Moe’s chapter should have been one of the first, since it’s impossible to understand why U.S. public education has proven so unresponsive to reform without first understanding the considerable political power of the teacher unions and their ability to sidetrack reform efforts.

Moe’s earlier writings have addressed other broad education reform issues with similarly insightful explanations, which in turn have had a major influence on the reform movement. The 1990 book Moe coauthored with fellow Koret Task Force member John E. Chubb, Politics, Markets, and America’s Schools, is considered one of the most influential works on education published during the past decade. His 1995 book, Private Vouchers, was the first to cover the growing interest among foundations in providing privately funded vouchers for low-income children.

In his most recent book, Schools, Vouchers, and the American Public (Brookings Institution Press, 2001), Moe provides the first detailed analysis of public opinion on school vouchers. He also is the editor of A Primer on America’s Schools (Hoover Press, 2001), which provides a critical assessment of the current state of American education.

A senior fellow at the Hoover Institution and professor of political science at Stanford University, Moe also has served as a senior fellow at the Brookings Institution in Washington DC. He is an expert on educational policy, U.S. political institutions, and organization theory, with current research projects addressing issues in all these areas.
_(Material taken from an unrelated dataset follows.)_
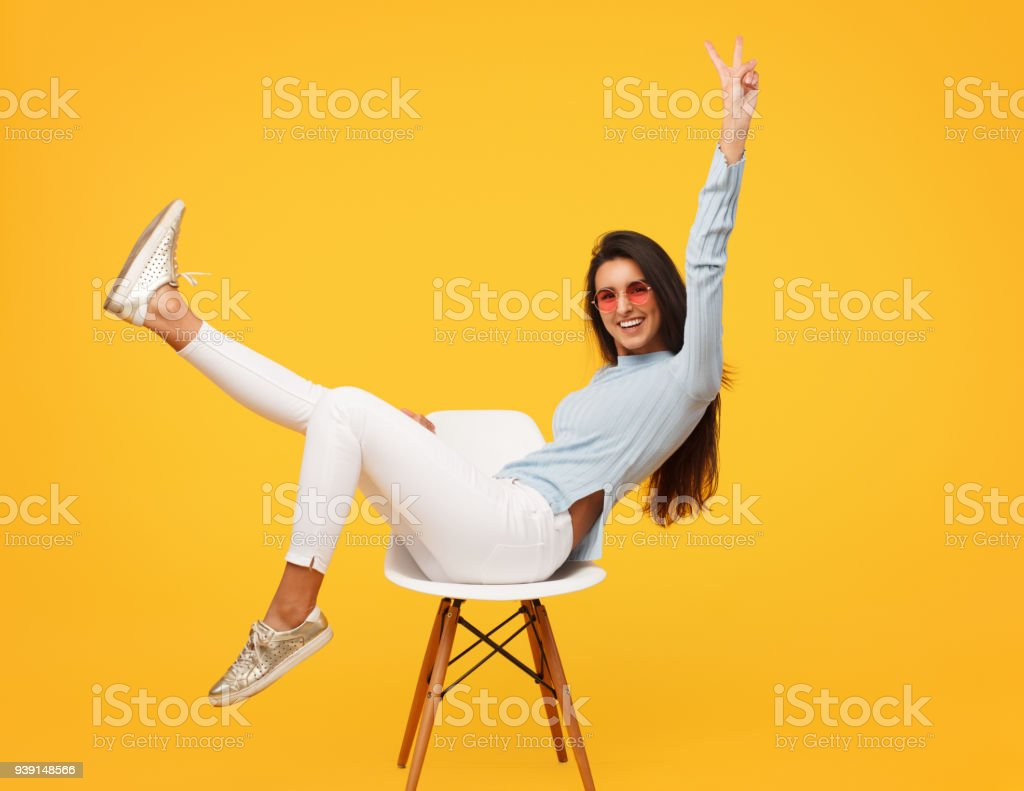Excited hipster girl posing on chair stock photo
More generally, Moe has written extensively on public bureaucracy and the Presidency, and he is a leading figure in both fields. His influential articles on bureaucracy include “The New Economics of Organization,” “The Politics of Bureaucratic Structure,” “Political Institutions: The Neglected Side of the Story,” and “The Institutional Foundations of Democratic Government: A Comparison of Presidential and Parliamentary Systems.”

Moe recently spoke with School Reform News Managing Editor George Clowes.


Clowes: How did you become interested in education reform?

Moe: I’m a political scientist with a background in the study of American political institutions, and especially bureaucracy. The public schools are probably the most common form of public agency in the country, and so it was a natural for me to move from the study of bureaucracy and theories of bureaucracy to the study of schools.

But I really owe it to John Chubb, who already was studying schools in the early 1980s and encouraged me to get involved. I did, and we worked on a project together that later turned into the book, Politics, Markets, and America’s Schools.

Clowes: Does U.S. public education need to be reformed?

Moe: I think it needs to be fundamentally transformed. Its problems are deeply structural. The most important problem is that the schools are run from the top down, and they’re a monopoly.

What the schools suffer from is that the incentives are all wrong–they don’t have any incentives to perform effectively. What they need is more competition and more choice–competition to breed the right incentives, and choice to give parents and students options. Choice also would drive competition, so that schools and teachers will know that if they don’t perform, they’re going to lose students and lose money. I think that’s the key to the whole thing.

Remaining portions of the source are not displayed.